Class UAX29URLEmailTokenizer

This class implements Word Break rules from the Unicode Text Segmentation algorithm, as specified in ` Unicode Standard Annex #29 URLs and email addresses are also tokenized according to the relevant RFCs.

Tokens produced are of the following types:

<ALPHANUM>: A sequence of alphabetic and numeric characters
<NUM>: A number
<URL>: A URL
<EMAIL>: An email address
<SOUTHEAST_ASIAN>: A sequence of characters from South and Southeast Asian languages, including Thai, Lao, Myanmar, and Khmer
<IDEOGRAPHIC>: A single CJKV ideographic character
<HIRAGANA>: A single hiragana character

You must specify the required LuceneVersion compatibility when creating UAX29URLEmailTokenizer:

As of 3.4, Hiragana and Han characters are no longer wrongly split from their combining characters.

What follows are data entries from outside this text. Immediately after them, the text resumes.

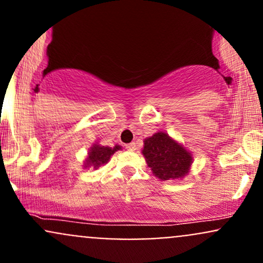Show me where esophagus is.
<instances>
[{
	"label": "esophagus",
	"mask_w": 263,
	"mask_h": 263,
	"mask_svg": "<svg viewBox=\"0 0 263 263\" xmlns=\"http://www.w3.org/2000/svg\"><path fill=\"white\" fill-rule=\"evenodd\" d=\"M126 148L128 151H135V150H136V143H135V142L128 143V145H126Z\"/></svg>",
	"instance_id": "34e87169"
}]
</instances>
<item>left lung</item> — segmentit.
<instances>
[{
	"label": "left lung",
	"mask_w": 263,
	"mask_h": 263,
	"mask_svg": "<svg viewBox=\"0 0 263 263\" xmlns=\"http://www.w3.org/2000/svg\"><path fill=\"white\" fill-rule=\"evenodd\" d=\"M142 155L147 166L160 180L184 179L194 161L192 153L164 131L143 140Z\"/></svg>",
	"instance_id": "8db88e82"
}]
</instances>
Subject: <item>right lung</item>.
I'll list each match as a JSON object with an SVG mask.
<instances>
[{
    "label": "right lung",
    "mask_w": 263,
    "mask_h": 263,
    "mask_svg": "<svg viewBox=\"0 0 263 263\" xmlns=\"http://www.w3.org/2000/svg\"><path fill=\"white\" fill-rule=\"evenodd\" d=\"M122 146L115 145L113 147L109 146H102L98 142H95L89 148H88L87 157L84 160V166L85 168H95L97 170L98 167H101L102 165H106L107 162L110 160V156L116 153V151L121 150Z\"/></svg>",
    "instance_id": "right-lung-1"
}]
</instances>
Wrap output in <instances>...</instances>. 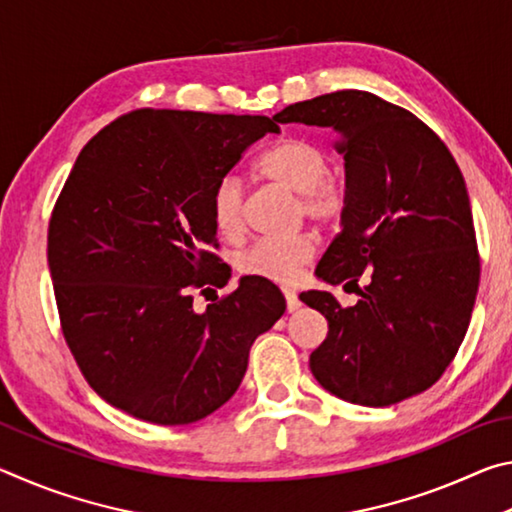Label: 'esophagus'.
Segmentation results:
<instances>
[{
  "mask_svg": "<svg viewBox=\"0 0 512 512\" xmlns=\"http://www.w3.org/2000/svg\"><path fill=\"white\" fill-rule=\"evenodd\" d=\"M284 293V300H287V311H296L300 309V300H298V293L293 289H282Z\"/></svg>",
  "mask_w": 512,
  "mask_h": 512,
  "instance_id": "34e87169",
  "label": "esophagus"
}]
</instances>
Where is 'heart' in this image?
<instances>
[{"mask_svg":"<svg viewBox=\"0 0 512 512\" xmlns=\"http://www.w3.org/2000/svg\"><path fill=\"white\" fill-rule=\"evenodd\" d=\"M257 171L271 183L296 192L300 214L320 228H334L348 212V185L329 176L332 158L316 142L287 137L259 158ZM210 214L221 237L237 239L244 232L246 185L239 173L230 171L216 180L210 196ZM314 253L316 244L311 235L262 237L241 255L239 268L246 275L287 284L296 280Z\"/></svg>","mask_w":512,"mask_h":512,"instance_id":"heart-1","label":"heart"}]
</instances>
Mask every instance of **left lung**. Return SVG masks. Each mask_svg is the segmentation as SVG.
I'll return each instance as SVG.
<instances>
[{
  "label": "left lung",
  "instance_id": "8db88e82",
  "mask_svg": "<svg viewBox=\"0 0 512 512\" xmlns=\"http://www.w3.org/2000/svg\"><path fill=\"white\" fill-rule=\"evenodd\" d=\"M273 119L332 128L350 192L343 230L316 275L345 282L359 300L341 307L329 291L300 293L329 327L311 372L325 391L361 406L427 391L461 348L481 275L454 155L413 112L361 90L293 103Z\"/></svg>",
  "mask_w": 512,
  "mask_h": 512
}]
</instances>
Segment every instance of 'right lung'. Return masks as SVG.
I'll return each mask as SVG.
<instances>
[{"mask_svg":"<svg viewBox=\"0 0 512 512\" xmlns=\"http://www.w3.org/2000/svg\"><path fill=\"white\" fill-rule=\"evenodd\" d=\"M280 133L262 115L142 108L83 146L49 219L47 259L76 363L115 409L192 424L237 393L248 352L287 302L246 275L194 311V291L228 284L210 196L250 144Z\"/></svg>","mask_w":512,"mask_h":512,"instance_id":"obj_1","label":"right lung"}]
</instances>
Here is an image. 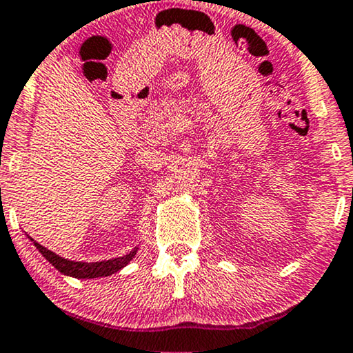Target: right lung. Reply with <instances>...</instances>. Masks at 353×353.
<instances>
[{
    "label": "right lung",
    "mask_w": 353,
    "mask_h": 353,
    "mask_svg": "<svg viewBox=\"0 0 353 353\" xmlns=\"http://www.w3.org/2000/svg\"><path fill=\"white\" fill-rule=\"evenodd\" d=\"M34 241V240H32ZM34 245H36V248L39 250V252L44 254V258L48 260L49 263H52V266H55L61 273L67 274V276H74V278H99V276H110L113 273H117V271H120L123 266L128 265L131 261V258L136 254V250H131L128 254H125V256H120V258H113V260H108V261H99V263H80V261H70V260H65V258H61L59 254H55L50 252V250L44 248V246L37 243V241H34Z\"/></svg>",
    "instance_id": "1"
}]
</instances>
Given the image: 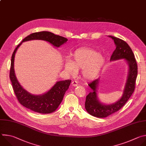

If you use a previous version number, you get the exact broken behavior for backwards compatibility.

Inheritance

System.Object

AttributeSource

TokenStream

Tokenizer

UAX29URLEmailTokenizer

Inherited Members

Tokenizer.m_input

Tokenizer.CorrectOffset(Int32)

Lucene.Net.Analysis.Tokenizer.SetReader(System.IO.TextReader)

TokenStream.Dispose()

AttributeSource.GetAttributeFactory()

AttributeSource.GetAttributeClassesEnumerator()

AttributeSource.GetAttributeImplsEnumerator()

AttributeSource.AddAttributeImpl(Attribute)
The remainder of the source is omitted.